Плотницкие рассказы (Белов) - страница 39

Федор переставил ведерко с окунем, покашлял.

– Да. Англиец – Черчилль, значит, говорит, что надо бы его, вражину, поставить перед всем народом да на перекладине и повесить, как в старину вешали, чтобы неповадно другим было. «А вы, – спрашивает, – вы, господин американский Рузвельт, как думаете?» Рузвельт это подумал и отвечает, что нечего с Гитлером и канитель разводить. Пулю в лоб, да и дело с концом, чем скорее, тем лучше. Да. Доходит, значит, очередь нашему русскому Сталину говорить. Так и так, а вы как, Иосиф Виссарьёнович? Сталин трубку, значит, набил и говорит: «А вот что, товарищи, я сам это дело не буду решать, а давайте мы у часового вон спросим. Позвать, – говорит, – сюда советского часового». А часовой на посту стоял в кустиках. Значит, охранял начальство. Прибежал, доложил по уставу. Так и так, товарищ Сталин, прибыл боец такой-то. По стойке «смирно» встал, ждет, что дальше будет. «Чего ты, братец, – спрашивают, – чего бы с Гитлером сделал, ежели бы он сейчас в наших руках был?» Солдатик говорит, что надо сперва этого Гитлера изловить, а потом бы уж говорить. «Ну, а все ж таки, ежели бы он пойман был», – спрашивают. «А я бы, – говорит, – вот что сделал. Я бы, – говорит, – первым делом взял кочергу от печки». – «Ну?» – спрашивают. «Вторым делом, – говорит, – я бы эту кочергу на огне докрасна накалил». – «Ну?» – «Ну, а потом бы и сунул эту кочергу прямо Гитлеру в задницу. Только холодным концом сунул бы». – «Это почему, – вожди-то спрашивают, – холодным?» – «А это, – говорит, – чтобы союзники не вытащили».

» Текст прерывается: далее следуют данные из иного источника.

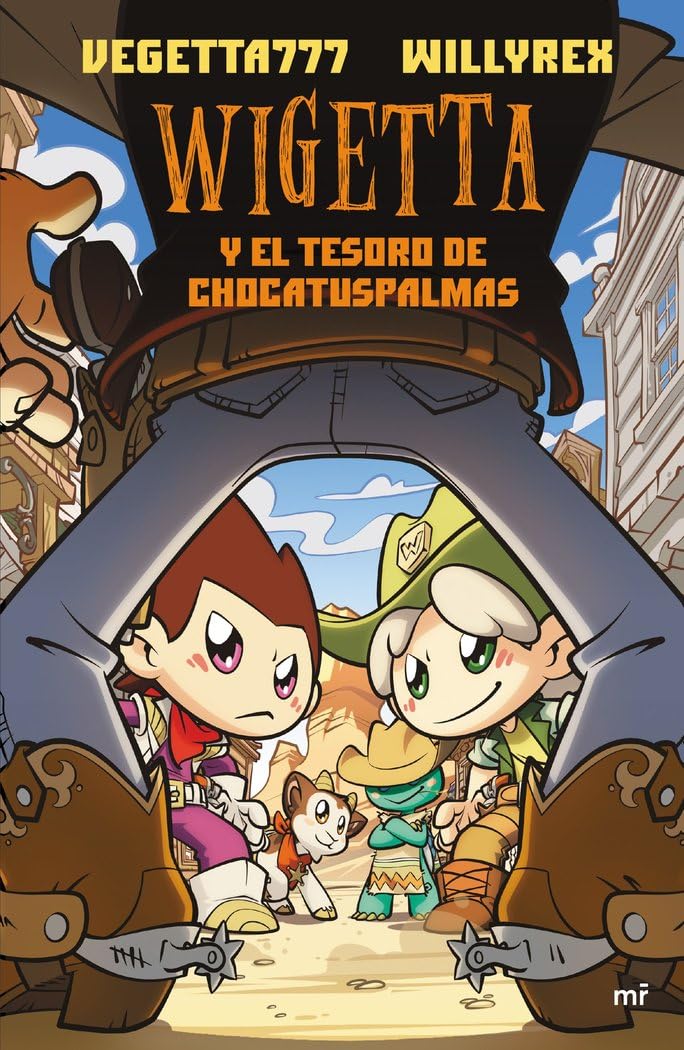 Portada de 10. Wigetta y el tesoro de Chocatuspalmas (4You2)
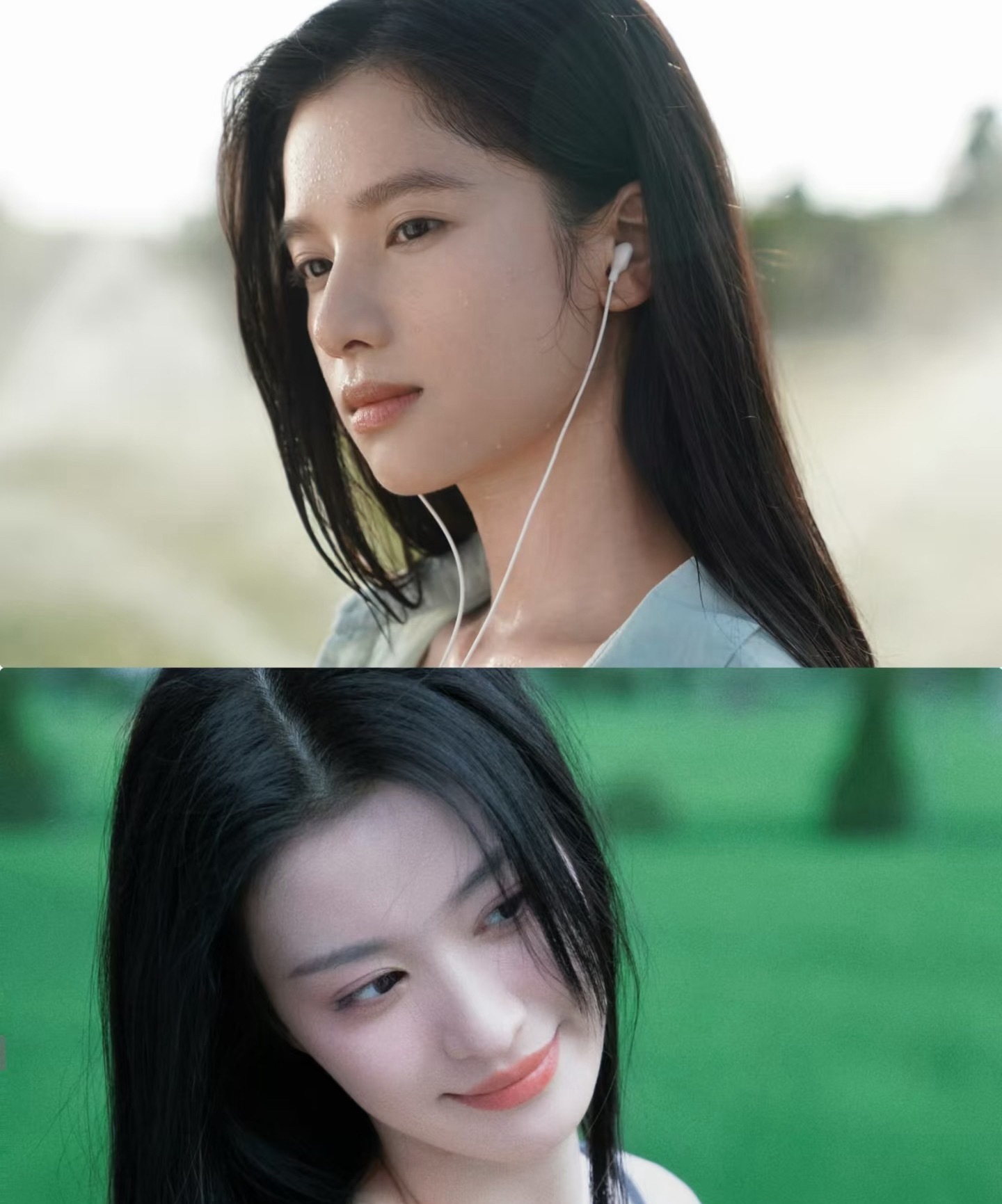 张婧仪王楚然通天路你们走不走张婧仪王楚然妈妈都是开服装店的，两人眼睛都是近视6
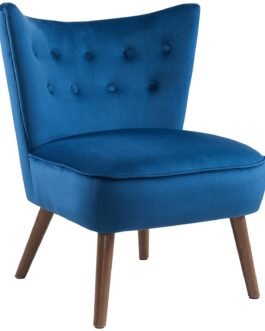 Ella Accent Chair in Blue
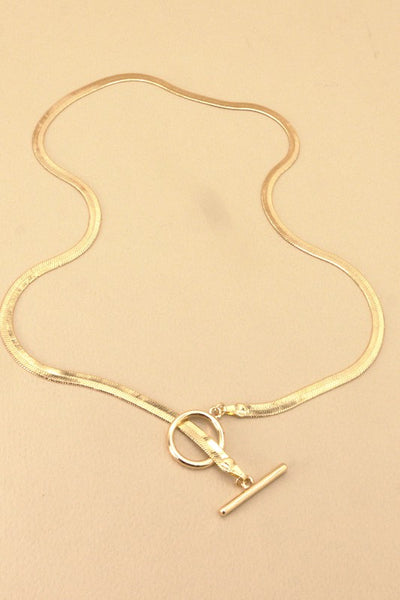 Polished Chain Necklace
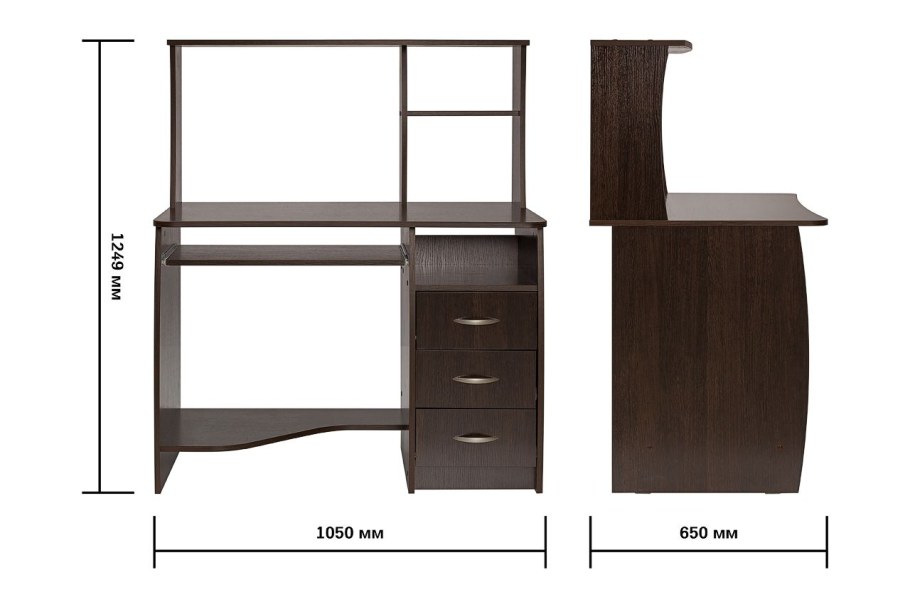 Комфорт 4 СКР стол компьютерный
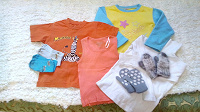 Отдается в дар Детские одежки на 2-4 годика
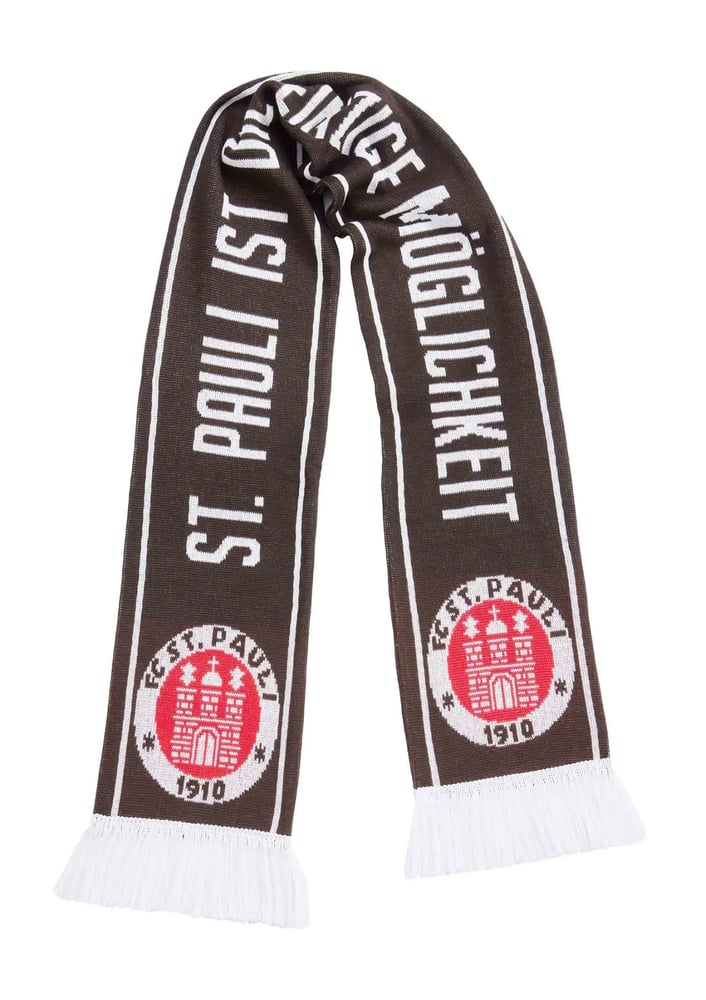 FC St. Pauli Only Possibility Schal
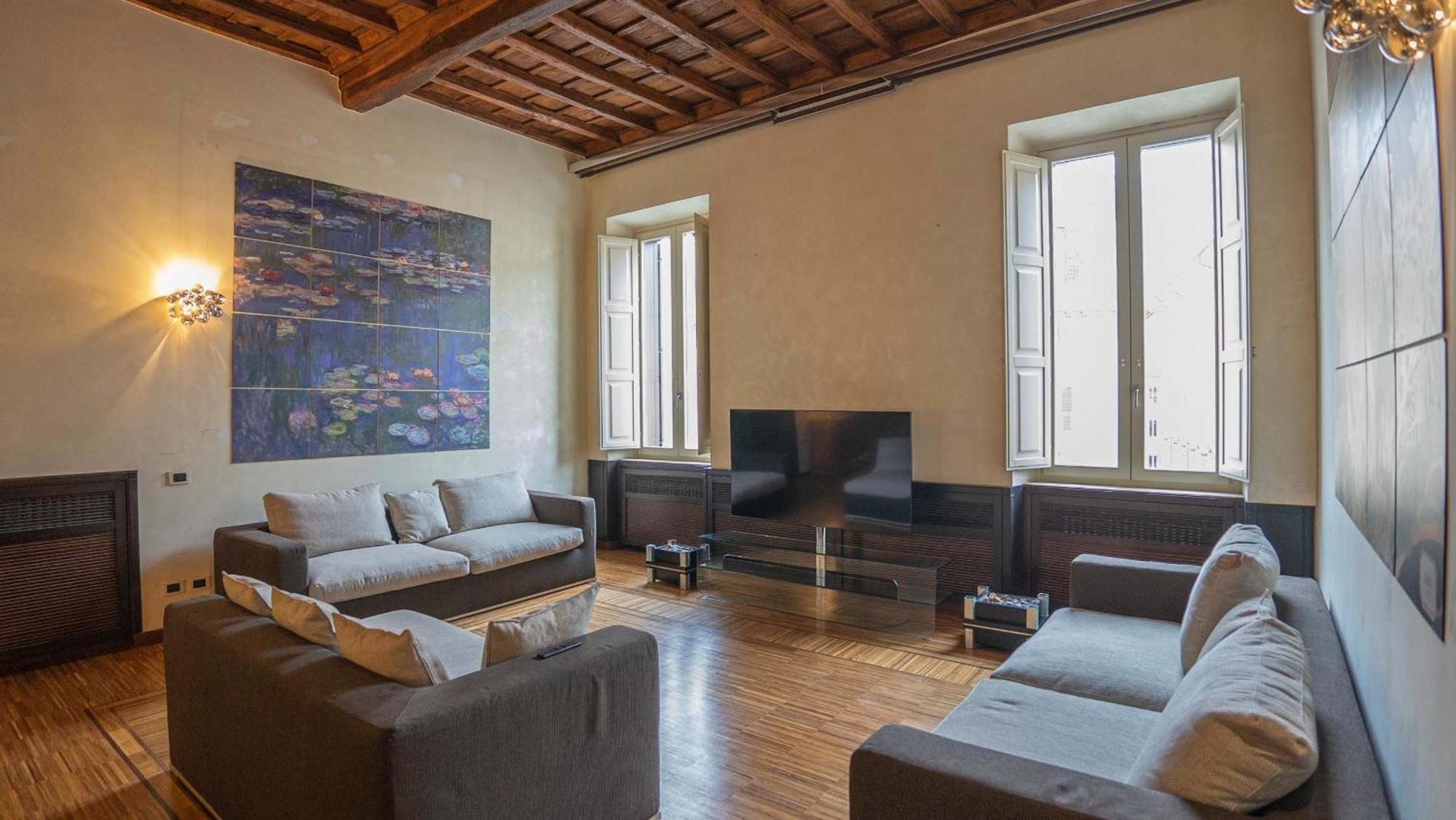 Piazza Venezia Charming Apartments With View Rome Extérieur photo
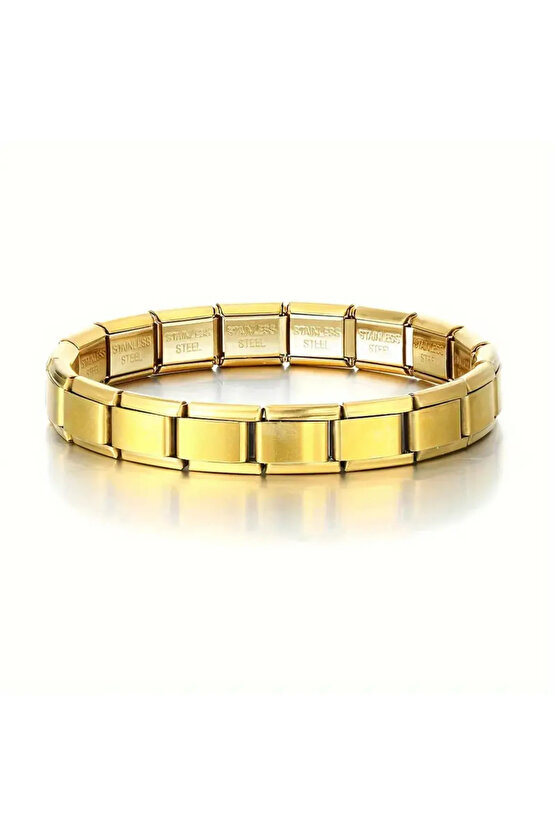 İtalyan Charm Çelik Bileklik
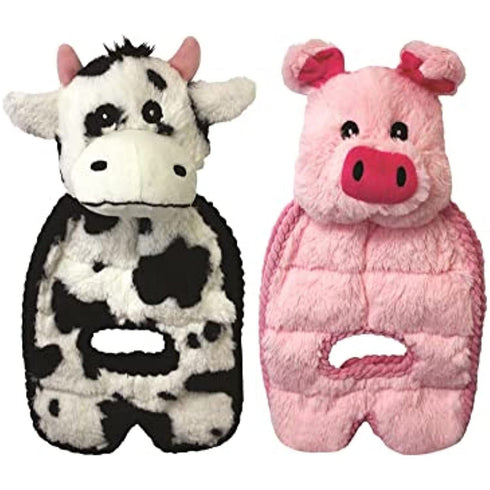 Multipet Squeaker Tug-O-War Dog Toy 14" - Poudre Pet and Feed Supply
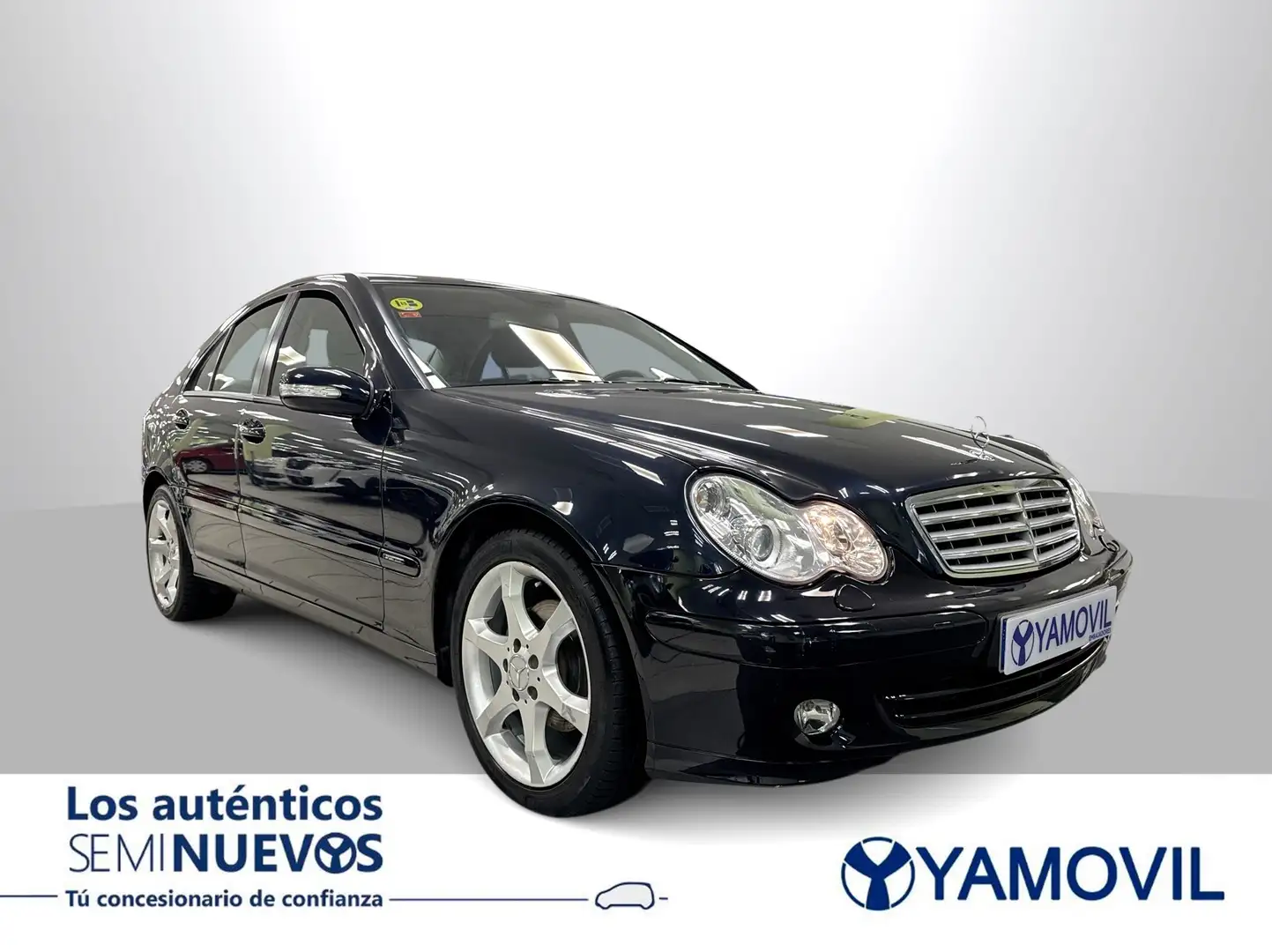Mercedes-Benz C 180 K Sport Edition Negro - 2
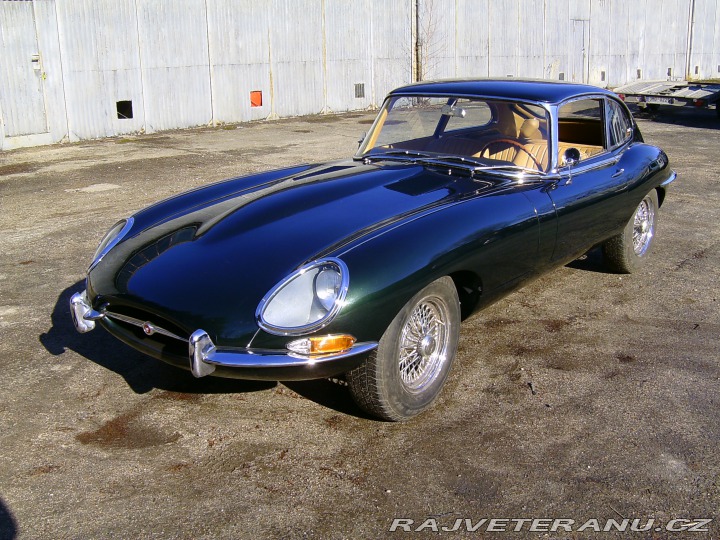 Jaguar E-Type 2+2 Coupé 1967
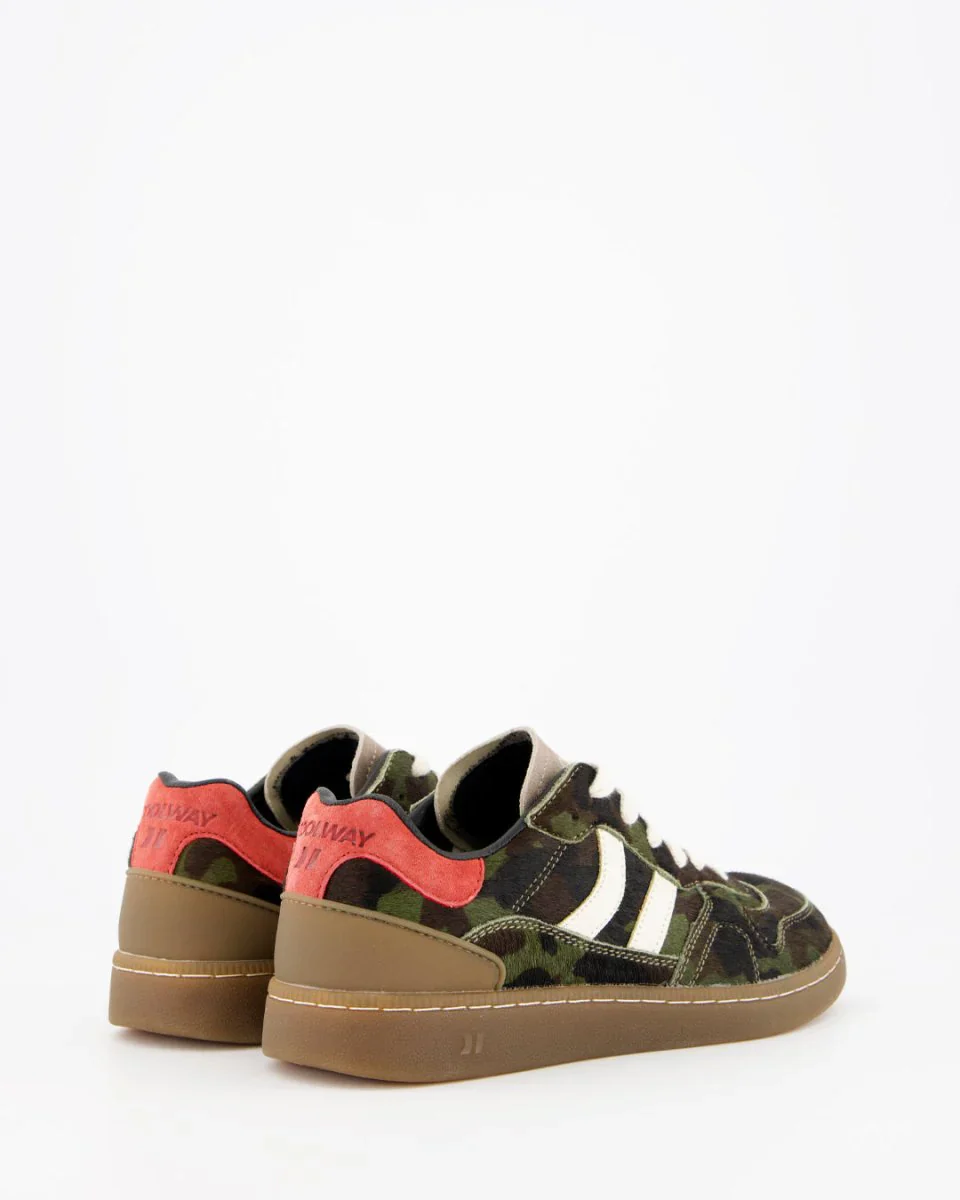 Tenis Coolway De Hombre Goal Army Motion - Image 5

Федор смеется вместе со всеми, и смех его тут же переходит в долгий кашель, а Куров восхищенно качает сивой головой:

– Так и сказал? Вот ведь пес какой, этот русской солдат!

– Так прямо и сказал, – сквозь кашель говорит Федор, а Мишка спросил:

– Это не ты, Иван Африканович, на посту-то тогда стоял?

– Нет, брат, не я, я тогда лежкой лежал в госпитале.

Куров все еще не может успокоиться, говорит:

– Ну и солдатик, холодным концом?

– Ну…

– Вот вражина!

– Армянское радио, – сплюнул Мишка. – А ежели и правда, так ерунда все. Я бы на месте этого часового взял эту самую кочергу да всех подряд, вместе с Гитлером.

– Боек ты, Петров, больно. Подряд, – сказал Куров, а Федор добавил:

– В мирное время говорить легче.

– Подожди, Петров, может, дойдет и твоя очередь… – Иван Африканович вздохнул, загасил цигарку, вдавил ее в дерн. – Дело привычное. Только я дак, робята, думаю, отчего эти самые войны? Ну, главари, кому охота, сошлись бы один на один да и били рыло друг дружке. Скрозь меня вот шесть пуль прошло, век не забыть, сколько страху пережил хоть бы и на Мурманском направлении. Я так сужу, что еще Александр Невской говаривал, что которые люди в шинели одеты, так это уж и не люди, а солдаты. Пригонили нас, помню, – по эту сторону горы мы, по ту он стоит, немец. Пошто это? Шарахает нас из стороны в сторону, минами садит, некуда плюнуть. То спереди, то сзади, то сбоку земля на дыбы встает. У его, вишь, настроеньё такоё было, чтобы мне прямо в пуп попасть, да худо, видать, целился.